Maria Fernanda Rodrigues
16 de junho de 2014 | 19h07
Muitos livros sobre futebol – sobretudo de não ficção, como crônicas, biografias de jogadores e os bastidores dos negócios milionários que envolvem o esporte -, chegaram às livrarias (e alguns à minha mesa) momentos antes da abertura da Copa do Mundo.
Destaco aqui a iniciativa da editora mineira Scriptum que lança, pelo quarto ano, o volume Pelada Poética (75 págs., R$ 35). Os 26 autores convidados puderam escrever poemas, crônicas, contos ou reflexões, desde que não saíssem do tema futebol.
Publico abaixo Peleja, de Carlos de Brito e Mello, e Temores, de Francisco Alvim. Há ainda, na edição, textos de Armando Freitas Filho, Ana Elisa Ribeiro, Fabrício Marques, Zuca Sardan, entre outros.
Peleja
Carlos de Brito e Mello
Perdi tantas vezes que pareço ter me afeiçoado à perda
tanto quanto você à conveniência de vencer. E é bem possível, dadas as circunstâncias que se apresentam para a nossa próxima disputa, que eu venha a perder novamente, e testemunhe, envergonhado e triste, a sua vitória
que costuma ser celebrada, com frequência, com a nobreza e a altivez que tem a mosca ao pousar ao redor de um açucareiro esquecido sobre a mesa do café.
Pois aproveite cada grão doce que na mesa tiver se espalhado!
Esfregue demoradamente
as perninhas sobre o troféu conquistado enquanto eu me retiro, mancando por um caminho que já conheço na direção do velho vestiário. Lá encontram-se dependurados todos os uniformes que já vesti nas partidas em que fui derrotado
(contam-se muitos, como você bem sabe) desde a infância até este dia.

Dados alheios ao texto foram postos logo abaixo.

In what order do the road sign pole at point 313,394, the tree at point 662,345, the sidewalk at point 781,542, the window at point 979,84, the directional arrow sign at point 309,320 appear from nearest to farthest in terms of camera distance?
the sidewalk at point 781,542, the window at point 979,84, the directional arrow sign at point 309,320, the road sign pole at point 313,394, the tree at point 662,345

Mas hoje, terminado o nosso jogo, terminará também minha coleção de calções e camisas, meiões e chuteiras. Não porque não vá mais perder nesta vida (logo eu, que tanto aprendi a perder), mas
porque não jogaremos mais. Você gosta das vitórias, e eu gosto do que é justo. E a justiça não é algo
que se deva pesar após o apito final e a verificação de um placar. A justiça é algo pelo qual deveríamos pelejar.
Temores
Francisco Alvim
Não é desconfiança
É falta de certeza
Como vai ser?
Não sei. Talvez, se o Papa viesse…
Só em 2017, para o tricentenário da imagem da Padroeira
Bom mesmo se viesse agora, em junho
Se fosse êle, viria
Por onde vai o Brasil
caminha a Igreja (e a Argentina)
Quem diria, como tem gente que não gosta de bola
É, e da gente
Você viu a do Temer?
Na mosca
De fato, a crise ao contrário das anteriores (30, 32, 45, 64, 68)
[não é institucional
E daí? Por enquanto?
E essa agora de acenar com o exército nas ruas
Me lembro do Negrão, que governava a Guanabara
Na televisão em 68
Fiquem em casa, exército não é polícia. Atira
Outra iniciativa bacana é o blog Pelé Calado, dos escritores Flavio Izhaki e André de Leones, do editor de quadrinhos Lielson Zeni e do jornalista Túlio Pires Bragança. Nele, os quatro comentam os jogos e relembram outras copas (vale uma passada pelos posts da seção Educação Sentimental).